Provided entries →
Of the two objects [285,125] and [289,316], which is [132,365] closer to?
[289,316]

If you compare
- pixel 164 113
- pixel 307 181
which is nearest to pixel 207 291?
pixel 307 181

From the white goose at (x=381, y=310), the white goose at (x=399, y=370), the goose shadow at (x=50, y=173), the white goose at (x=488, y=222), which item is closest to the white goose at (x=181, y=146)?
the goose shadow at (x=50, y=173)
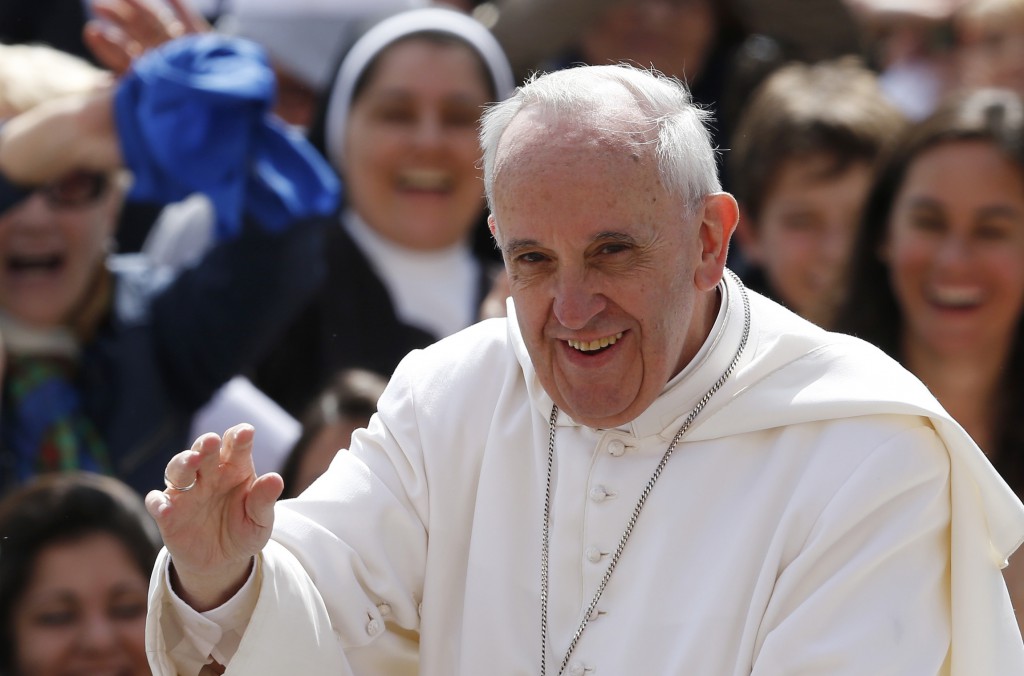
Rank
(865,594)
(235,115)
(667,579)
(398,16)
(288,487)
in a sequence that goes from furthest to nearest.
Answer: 1. (398,16)
2. (235,115)
3. (288,487)
4. (667,579)
5. (865,594)

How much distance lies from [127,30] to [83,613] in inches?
81.8

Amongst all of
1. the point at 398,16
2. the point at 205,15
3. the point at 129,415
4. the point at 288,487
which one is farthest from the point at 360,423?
the point at 205,15

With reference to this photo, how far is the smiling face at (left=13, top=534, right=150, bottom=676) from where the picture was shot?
167 inches

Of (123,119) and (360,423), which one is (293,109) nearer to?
(123,119)

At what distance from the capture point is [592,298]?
2.84 meters

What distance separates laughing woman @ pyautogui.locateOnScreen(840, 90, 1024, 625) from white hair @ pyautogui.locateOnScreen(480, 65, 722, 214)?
6.54 ft

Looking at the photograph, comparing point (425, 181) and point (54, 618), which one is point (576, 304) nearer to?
point (54, 618)

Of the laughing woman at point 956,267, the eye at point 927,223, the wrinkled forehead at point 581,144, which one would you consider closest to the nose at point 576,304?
the wrinkled forehead at point 581,144

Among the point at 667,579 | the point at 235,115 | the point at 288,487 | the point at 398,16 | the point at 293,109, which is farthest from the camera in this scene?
the point at 293,109

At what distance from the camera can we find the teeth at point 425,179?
18.2ft

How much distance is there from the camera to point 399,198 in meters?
5.63

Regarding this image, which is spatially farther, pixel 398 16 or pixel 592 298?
pixel 398 16

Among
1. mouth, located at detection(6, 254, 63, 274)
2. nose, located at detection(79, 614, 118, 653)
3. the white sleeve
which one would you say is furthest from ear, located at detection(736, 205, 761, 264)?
the white sleeve

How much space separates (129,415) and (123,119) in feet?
3.07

Exercise brief → Reproduce the material without any change, from the line containing "At what distance from the camera" through the end of the material, including both of those ends.

Response below →
At what distance from the camera can we find the teeth at point 425,179?
18.2ft

How much distance is there from the camera to point 399,198 in meters?
5.63

Regarding this image, which is spatially farther, pixel 398 16 or pixel 592 298?
pixel 398 16

Among
1. mouth, located at detection(6, 254, 63, 274)
2. nose, located at detection(79, 614, 118, 653)
3. the white sleeve
which one would you say is furthest from ear, located at detection(736, 205, 761, 264)?
the white sleeve

How much space separates (129,415) and (123,119) in feet?
3.07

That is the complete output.